La fibrillation auriculaire est le trouble du rythme cardiaque persistant le plus fréquent, touchant 1 à 2 % de la population et augmentant jusqu’à 15 % avec l’âge. Mais, surtout chez les patients âgés et très âgés souffrant de fibrillation auriculaire, une prévention efficace des AVC par anticoagulants oraux n’est souvent pas mise en œuvre par crainte de complications hémorragiques accrues. Quel est le risque le plus important ?
Les praticiens s’occupant de patients âgés sont toujours confrontés à des défis importants. En effet, non seulement la fibrillation auriculaire est fréquente, mais le risque d’AVC au cours de la vie augmente [1,2]. A cela s’ajoute un risque jusqu’à 28 fois plus élevé de thromboembolies veineuses, associé à un risque nettement accru d’hémorragies graves sous anticoagulation [3–6]. En effet, les anticoagulants sont l’un des plus grands facteurs de risque d’événements indésirables associés aux médicaments chez les patients âgés [7]. Pourtant, un AVC ischémique sur quatre chez les personnes âgées est dû à des cardioembolies dues à une fibrillation auriculaire [8]. Alors, que faire ?
Les préoccupations cliniques empêchent une prophylaxie efficace
Il existe un certain nombre de bonnes raisons pour lesquelles la prophylaxie des accidents vasculaires cérébraux doit être utilisée avec prudence chez une clientèle âgée. Outre la cognition souvent limitée, cela inclut un risque accru de chute, des difficultés de réglage de l’INR, l’état nutritionnel, les comédications et les comorbidités éventuelles. En effet, le risque de saignement augmente par exemple chez les patients de plus de 75 ans, en cas de comédication avec de l’ASA, du clopidogrel ou des AINS ou encore en cas d’insuffisance rénale (aperçu 1) [9]. Cependant, des études ont démontré que le bénéfice de l’anticoagulation orale est de loin supérieur au risque de saignement, même chez les patients âgés et très âgés [10].

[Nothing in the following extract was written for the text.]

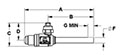 CYCLEMASTER® Ball Valves - FL x ODE - Dimensions(2)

L’anticoagulation orale est également utile chez les patients âgés
Outre les antagonistes de la vitamine K (p.ex. phenprocumome, warfarine, acénocoumarol), des antagonistes directs du facteur Xa (p.ex. rivaroxaban, apixaban, edoxaban) et des antagonistes directs de la thrombine (p.ex. dabigatran) sont disponibles pour l’anticoagulation orale. Les DOAK, en particulier, ont gagné en importance au cours des dernières années. Ils présentent une efficacité (en réduisant les AVC hémorragiques et la mortalité) et une sécurité (en réduisant les hémorragies intracrâniennes) supérieures à celles des antagonistes de la vitamine K dans la fibrillation auriculaire non valvulaire [11]. Des effets cohérents ont également été observés chez des patients plus âgés [12].
Malgré tous ces avantages, certains aspects doivent être pris en compte dans la pratique (tableau 1). Il s’agit notamment des ajustements de dose ou du taux plus élevé d’hémorragies gastro-intestinales. Avant de commencer le traitement par DOAC, il faut donc toujours vérifier la fonction rénale en fonction de la clairance de la créatinine. Elle doit également être surveillée régulièrement pendant le traitement. L’arrêt de l’anticoagulation doit être envisagé lorsque l’espérance de vie est très courte, en cas de tumeur avancée, de démence sévère, de risque hémorragique très élevé, de mauvais statut fonctionnel/de dépendance, de mauvaise observance ou d’abus d’alcool.